(Exercise requirements) Can you copy out all of the data below word for word, leaving out the pictures?
* * * *
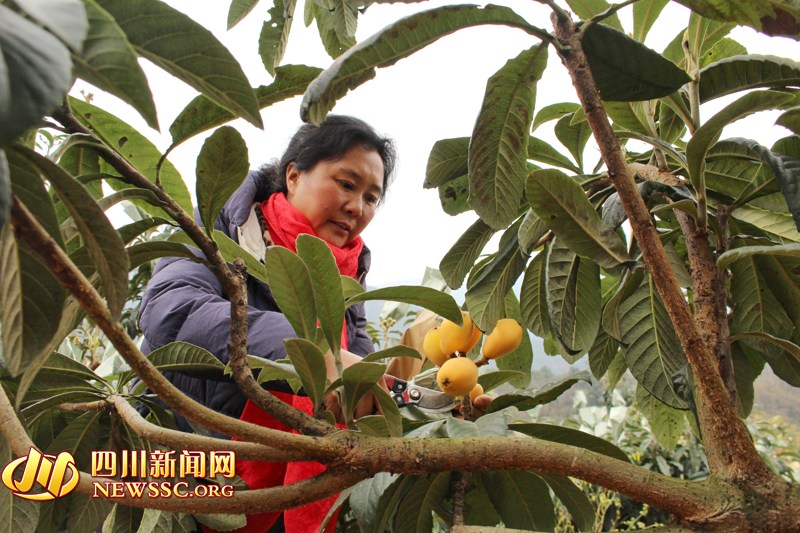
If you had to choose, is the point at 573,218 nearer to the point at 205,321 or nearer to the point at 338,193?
the point at 205,321

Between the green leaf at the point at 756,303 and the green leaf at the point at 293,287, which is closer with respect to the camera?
the green leaf at the point at 293,287

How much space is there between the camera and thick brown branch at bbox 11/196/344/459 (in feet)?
1.40

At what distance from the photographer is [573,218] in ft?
2.68

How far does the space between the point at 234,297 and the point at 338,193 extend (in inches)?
48.0

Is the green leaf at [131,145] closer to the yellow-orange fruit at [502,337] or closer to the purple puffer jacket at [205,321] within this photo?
the purple puffer jacket at [205,321]

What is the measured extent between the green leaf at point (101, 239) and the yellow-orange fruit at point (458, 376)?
0.69 meters

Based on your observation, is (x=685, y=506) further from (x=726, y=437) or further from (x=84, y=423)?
(x=84, y=423)

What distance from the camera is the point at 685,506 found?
2.10ft

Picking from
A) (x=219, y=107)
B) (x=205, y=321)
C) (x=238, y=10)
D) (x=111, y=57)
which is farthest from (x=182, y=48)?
(x=238, y=10)

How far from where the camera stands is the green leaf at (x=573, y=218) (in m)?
→ 0.79

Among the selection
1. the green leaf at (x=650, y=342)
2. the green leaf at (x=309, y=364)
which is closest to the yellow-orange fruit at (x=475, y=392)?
the green leaf at (x=650, y=342)

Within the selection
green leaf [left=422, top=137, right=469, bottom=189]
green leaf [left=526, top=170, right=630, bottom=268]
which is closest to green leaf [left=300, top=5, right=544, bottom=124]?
green leaf [left=526, top=170, right=630, bottom=268]

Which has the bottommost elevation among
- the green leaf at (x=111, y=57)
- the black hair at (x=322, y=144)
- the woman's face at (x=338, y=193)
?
the green leaf at (x=111, y=57)

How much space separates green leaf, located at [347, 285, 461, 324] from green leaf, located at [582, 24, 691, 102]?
* * * *
(Result of the exercise)
If you had to choose, is the point at 573,218 nearer to the point at 205,321 or nearer to the point at 338,193?
the point at 205,321

Between the green leaf at the point at 756,303 and the green leaf at the point at 293,287, which is closer with respect to the camera?
the green leaf at the point at 293,287

How much space is there between the camera and thick brown branch at bbox 11/196/344/459 (in feet)?
1.40

At what distance from the photographer is [573,218] in ft?
2.68

How far does the space between the point at 234,297 and the point at 338,193 extend (in inches)?
48.0

Is the green leaf at [131,145] closer to the yellow-orange fruit at [502,337] or closer to the purple puffer jacket at [205,321] within this photo?
the purple puffer jacket at [205,321]

What is the measured extent between the green leaf at point (101, 239) and the yellow-orange fruit at point (458, 376)?
0.69 meters

Based on your observation, is (x=685, y=506) further from (x=726, y=437) or further from (x=84, y=423)?
(x=84, y=423)

What distance from the camera is the point at 685,506 found?
2.10ft

Picking from
A) (x=219, y=107)
B) (x=205, y=321)
C) (x=238, y=10)
D) (x=111, y=57)
which is farthest from (x=182, y=48)?
(x=238, y=10)

How far from where the camera stands is the green leaf at (x=573, y=218) (in m)?
→ 0.79

Among the selection
1. the green leaf at (x=650, y=342)
2. the green leaf at (x=309, y=364)
which is closest to the yellow-orange fruit at (x=475, y=392)?
the green leaf at (x=650, y=342)

Within the selection
green leaf [left=422, top=137, right=469, bottom=189]
green leaf [left=526, top=170, right=630, bottom=268]
which is closest to green leaf [left=300, top=5, right=544, bottom=124]?
green leaf [left=526, top=170, right=630, bottom=268]

Which has the bottommost elevation among
- the green leaf at (x=111, y=57)
- the black hair at (x=322, y=144)
- the woman's face at (x=338, y=193)
?
the green leaf at (x=111, y=57)

How much space separates green leaf, located at [347, 285, 461, 324] from green leaf, located at [582, 24, 691, 102]?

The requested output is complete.